» **Task directions**
The required result is the exact run of lines beginning at the one containing "In this image, which" and ending at the last line of the entries.

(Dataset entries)
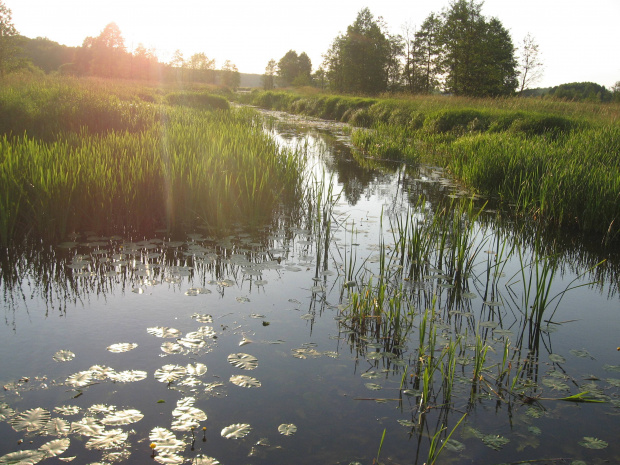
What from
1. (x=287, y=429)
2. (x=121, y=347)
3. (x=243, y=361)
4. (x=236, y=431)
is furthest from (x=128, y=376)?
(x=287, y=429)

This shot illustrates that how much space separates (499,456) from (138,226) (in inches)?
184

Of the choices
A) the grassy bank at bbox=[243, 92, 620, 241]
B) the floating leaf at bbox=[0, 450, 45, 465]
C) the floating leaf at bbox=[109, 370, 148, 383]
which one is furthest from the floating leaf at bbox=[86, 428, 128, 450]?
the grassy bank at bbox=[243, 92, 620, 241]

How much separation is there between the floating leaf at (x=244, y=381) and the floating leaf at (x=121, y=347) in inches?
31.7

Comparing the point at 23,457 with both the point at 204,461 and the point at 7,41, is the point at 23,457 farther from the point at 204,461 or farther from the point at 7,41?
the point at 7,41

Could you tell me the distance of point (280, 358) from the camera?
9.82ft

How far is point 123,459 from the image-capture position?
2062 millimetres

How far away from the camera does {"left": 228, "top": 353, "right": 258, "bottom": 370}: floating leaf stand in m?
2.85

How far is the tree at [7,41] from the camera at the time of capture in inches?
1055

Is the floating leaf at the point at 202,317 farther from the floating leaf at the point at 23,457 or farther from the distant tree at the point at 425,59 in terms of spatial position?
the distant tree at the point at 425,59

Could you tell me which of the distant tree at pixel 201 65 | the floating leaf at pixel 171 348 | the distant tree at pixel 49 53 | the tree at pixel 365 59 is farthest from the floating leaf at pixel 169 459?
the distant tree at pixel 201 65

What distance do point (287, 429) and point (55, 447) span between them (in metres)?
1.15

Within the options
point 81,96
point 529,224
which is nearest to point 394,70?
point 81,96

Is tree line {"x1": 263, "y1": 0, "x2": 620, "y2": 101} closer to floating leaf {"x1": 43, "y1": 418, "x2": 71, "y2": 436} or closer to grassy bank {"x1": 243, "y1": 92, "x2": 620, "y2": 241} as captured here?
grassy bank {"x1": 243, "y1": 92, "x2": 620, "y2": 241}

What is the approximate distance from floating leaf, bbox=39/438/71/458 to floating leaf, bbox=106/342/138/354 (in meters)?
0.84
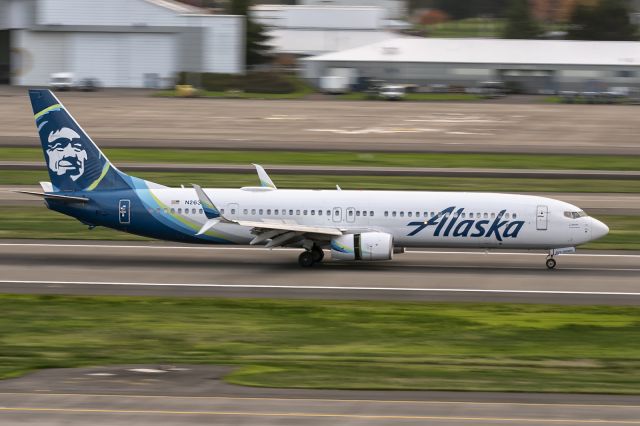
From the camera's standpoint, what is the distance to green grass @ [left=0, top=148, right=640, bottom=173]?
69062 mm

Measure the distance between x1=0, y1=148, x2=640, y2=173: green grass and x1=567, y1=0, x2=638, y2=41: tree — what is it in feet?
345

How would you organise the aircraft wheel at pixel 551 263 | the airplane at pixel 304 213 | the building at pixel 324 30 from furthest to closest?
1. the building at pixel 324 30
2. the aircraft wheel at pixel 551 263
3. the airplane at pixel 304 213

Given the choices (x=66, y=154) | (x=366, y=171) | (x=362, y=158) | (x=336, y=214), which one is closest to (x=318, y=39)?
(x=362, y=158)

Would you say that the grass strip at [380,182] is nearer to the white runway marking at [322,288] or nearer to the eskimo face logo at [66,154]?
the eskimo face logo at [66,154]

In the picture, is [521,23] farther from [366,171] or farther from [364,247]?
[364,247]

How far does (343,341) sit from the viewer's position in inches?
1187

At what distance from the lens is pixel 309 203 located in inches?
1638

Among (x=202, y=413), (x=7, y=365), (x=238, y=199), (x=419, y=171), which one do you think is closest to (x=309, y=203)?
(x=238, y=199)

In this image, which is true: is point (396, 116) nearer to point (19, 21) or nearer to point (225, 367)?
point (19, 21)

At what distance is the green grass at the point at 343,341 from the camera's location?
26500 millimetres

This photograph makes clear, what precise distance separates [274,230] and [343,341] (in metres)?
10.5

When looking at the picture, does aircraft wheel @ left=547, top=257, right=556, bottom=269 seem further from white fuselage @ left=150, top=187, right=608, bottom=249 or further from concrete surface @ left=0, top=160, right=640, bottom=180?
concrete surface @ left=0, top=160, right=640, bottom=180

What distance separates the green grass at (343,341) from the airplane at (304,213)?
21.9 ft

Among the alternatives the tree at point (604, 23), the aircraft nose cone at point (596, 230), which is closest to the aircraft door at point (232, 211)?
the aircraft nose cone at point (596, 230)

» **Solution to the problem**
In this image, which is true: is point (396, 116) nearer to point (19, 21) or nearer to point (225, 367)?
point (19, 21)

At what distance is the green grass at the point at 343,341 from the camera's location?
26500 millimetres

This photograph makes clear, what precise distance separates [274,230] and [343,341] (in metres)?
10.5

When looking at the picture, does aircraft wheel @ left=547, top=257, right=556, bottom=269 seem further from white fuselage @ left=150, top=187, right=608, bottom=249 or further from concrete surface @ left=0, top=160, right=640, bottom=180?
concrete surface @ left=0, top=160, right=640, bottom=180

What distance separates the green grass at (343,341) from the airplane at (304,213)?
21.9 ft

Among the alternatives the tree at point (604, 23), the aircraft nose cone at point (596, 230), which is closest to the aircraft door at point (232, 211)?
the aircraft nose cone at point (596, 230)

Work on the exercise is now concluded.